Posts by Stephen Miller

1) Message boards : Number crunching : Multiple Computation Errors (Message 75315)
Posted 4 Apr 2013 by Stephen Miller
Post:
I have a different cause for all tasks ending up Computation Error. I'm running a Windows 7 64bit PC using an I5 3570K overclocked. If I overclock over 4.5GHz then all tasks Computation Error - at this over clock the PC is otherwise stable and runs other applications in a stable fashion without apparent errors.

If I throttle back to 4.4Ghz the Rosetta tasks run normally without errors.

Any ideas about the Computation Errors at 4.5GHz overclock ?????


Try running Prime95 torture test from
this website: http://www.mersenne.org/freesoft/

I remember reading from their website that while an overclocked computer appears to be stable, it outputs garbage for scientific work. Hence the torture test. If you can't get Prime95 to run flawless for hours/days, you are unstable.

Once you run the torture test for hours/days, then you have a stable system.

In my testing, running successfully for 4+ hours is a leading indicator of stability. Longer is better, especially if your ambient temperatures vary over time; that is, runs while room is cool, fails when room is hot.
2) Message boards : Number crunching : Client errors (Message 75287)
Posted 24 Mar 2013 by Stephen Miller
Post:
I nominate JacobKlein for the Rosetta@home's HERO AWARD or some method on the FRONT PAGE to acknowledge his persistent effort to get credit where credit is due (double entendre intended).

Crunching since 18 Sep 2005
3) Message boards : Number crunching : 3.43 is causing pop-ups (Message 74483)
Posted 20 Nov 2012 by Stephen Miller
Post:
A BOINC project message would have been a good method to let everyone (whose running a current BOINC anyways) know the announcement that's on the main page.

I updated BOINC about the same time Rosetta went into stupid mode and thought it was a new "feature" of BOINC. Today I see that it's a 3.43 issue. Thanks to Microsoft training, we have learned to live with bugs and issues until they are resolved. I'm embarrassed.

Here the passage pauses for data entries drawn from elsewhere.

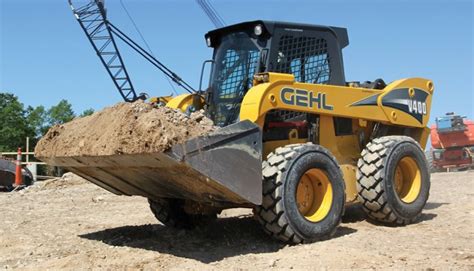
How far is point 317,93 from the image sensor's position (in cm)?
634

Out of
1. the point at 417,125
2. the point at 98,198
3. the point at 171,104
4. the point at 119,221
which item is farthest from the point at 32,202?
the point at 417,125

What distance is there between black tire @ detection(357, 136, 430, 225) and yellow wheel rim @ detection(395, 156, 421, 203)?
0.54 ft

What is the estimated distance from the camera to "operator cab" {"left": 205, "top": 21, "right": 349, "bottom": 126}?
6.43 metres

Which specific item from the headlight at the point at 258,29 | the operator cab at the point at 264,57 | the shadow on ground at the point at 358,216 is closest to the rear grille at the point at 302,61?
the operator cab at the point at 264,57

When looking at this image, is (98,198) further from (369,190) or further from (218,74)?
(369,190)

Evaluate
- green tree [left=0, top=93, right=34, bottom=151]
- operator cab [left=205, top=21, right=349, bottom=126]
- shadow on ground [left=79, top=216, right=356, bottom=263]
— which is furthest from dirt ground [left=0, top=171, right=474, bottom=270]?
green tree [left=0, top=93, right=34, bottom=151]

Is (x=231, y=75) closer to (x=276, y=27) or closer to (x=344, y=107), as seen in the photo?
(x=276, y=27)

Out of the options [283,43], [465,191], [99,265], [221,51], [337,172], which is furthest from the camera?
[465,191]

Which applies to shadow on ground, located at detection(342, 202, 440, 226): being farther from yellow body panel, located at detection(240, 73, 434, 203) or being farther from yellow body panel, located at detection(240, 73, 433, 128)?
yellow body panel, located at detection(240, 73, 433, 128)

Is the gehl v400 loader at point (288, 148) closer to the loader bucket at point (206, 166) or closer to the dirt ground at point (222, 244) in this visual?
the loader bucket at point (206, 166)

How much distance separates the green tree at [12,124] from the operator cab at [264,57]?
134ft

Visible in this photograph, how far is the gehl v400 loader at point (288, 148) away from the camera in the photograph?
202 inches

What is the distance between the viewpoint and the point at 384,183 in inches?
259

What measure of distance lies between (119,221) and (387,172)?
374cm
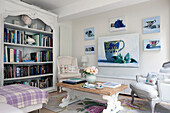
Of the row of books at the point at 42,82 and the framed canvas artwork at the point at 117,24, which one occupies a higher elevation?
the framed canvas artwork at the point at 117,24

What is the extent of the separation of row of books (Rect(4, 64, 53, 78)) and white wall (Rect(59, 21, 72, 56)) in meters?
1.02

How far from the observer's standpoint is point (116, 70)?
12.7 feet

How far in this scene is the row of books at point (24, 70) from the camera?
2817 mm

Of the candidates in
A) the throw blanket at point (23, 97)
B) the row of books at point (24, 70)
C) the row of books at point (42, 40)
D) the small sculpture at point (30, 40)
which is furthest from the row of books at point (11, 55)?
the throw blanket at point (23, 97)

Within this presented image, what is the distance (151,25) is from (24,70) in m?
3.59

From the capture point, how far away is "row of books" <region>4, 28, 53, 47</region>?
2813mm

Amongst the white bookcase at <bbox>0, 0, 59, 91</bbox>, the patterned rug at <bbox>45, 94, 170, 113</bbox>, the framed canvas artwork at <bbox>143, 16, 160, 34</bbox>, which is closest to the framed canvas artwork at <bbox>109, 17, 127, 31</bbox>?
the framed canvas artwork at <bbox>143, 16, 160, 34</bbox>

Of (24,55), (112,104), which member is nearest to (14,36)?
(24,55)

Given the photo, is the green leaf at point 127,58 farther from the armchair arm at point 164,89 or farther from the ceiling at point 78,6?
the armchair arm at point 164,89

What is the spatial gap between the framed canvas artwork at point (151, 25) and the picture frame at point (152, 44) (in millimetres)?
254

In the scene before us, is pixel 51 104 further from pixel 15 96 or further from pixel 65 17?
pixel 65 17

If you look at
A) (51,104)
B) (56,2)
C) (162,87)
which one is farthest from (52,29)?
(162,87)

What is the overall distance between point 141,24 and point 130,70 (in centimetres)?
136

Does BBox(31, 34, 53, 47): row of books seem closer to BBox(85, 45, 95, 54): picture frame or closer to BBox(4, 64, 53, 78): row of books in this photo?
BBox(4, 64, 53, 78): row of books
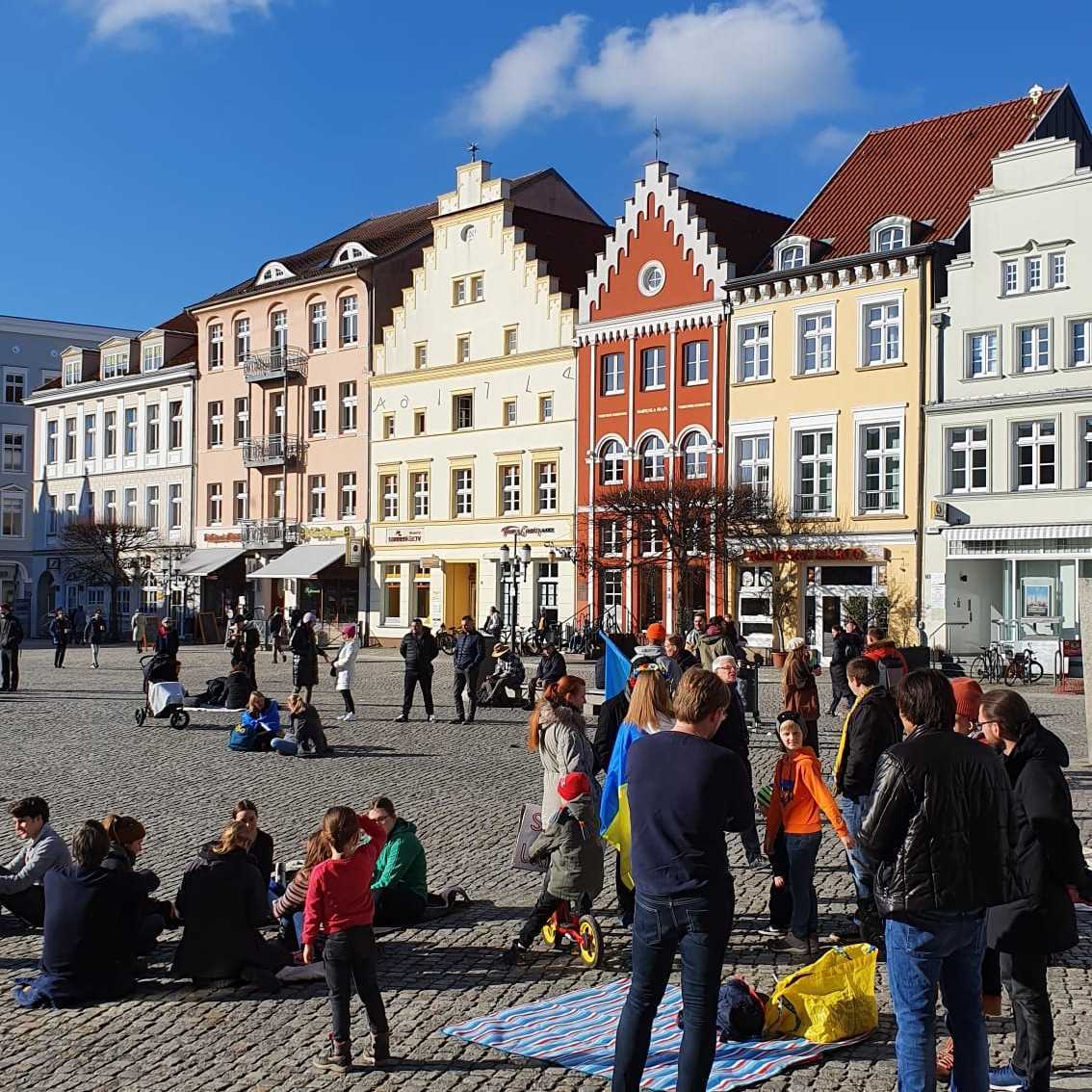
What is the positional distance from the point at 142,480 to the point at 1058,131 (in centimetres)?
4018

Never in the field of human conflict was so much owed by so many to so few - Winston Churchill

BOINC version: Never in the field of distributed computing was so much wasted by so many for so few credit.
4) Message boards : Number crunching : minirosetta_3.17_windows_X86_64.exe fails to download (Message 71728)
Posted 3 Dec 2011 by Stephen Miller
Post:
I recently added a computer to Rosetta and have tried to download two work units.

The units have downloaded, but the minirosetta 3.17 fails to complete loading. Both hung about the 94%range.



The problem seems to be with my connection to the ethernet at work. It downloaded fine when I took the laptop home and connected there. It never did finish at work.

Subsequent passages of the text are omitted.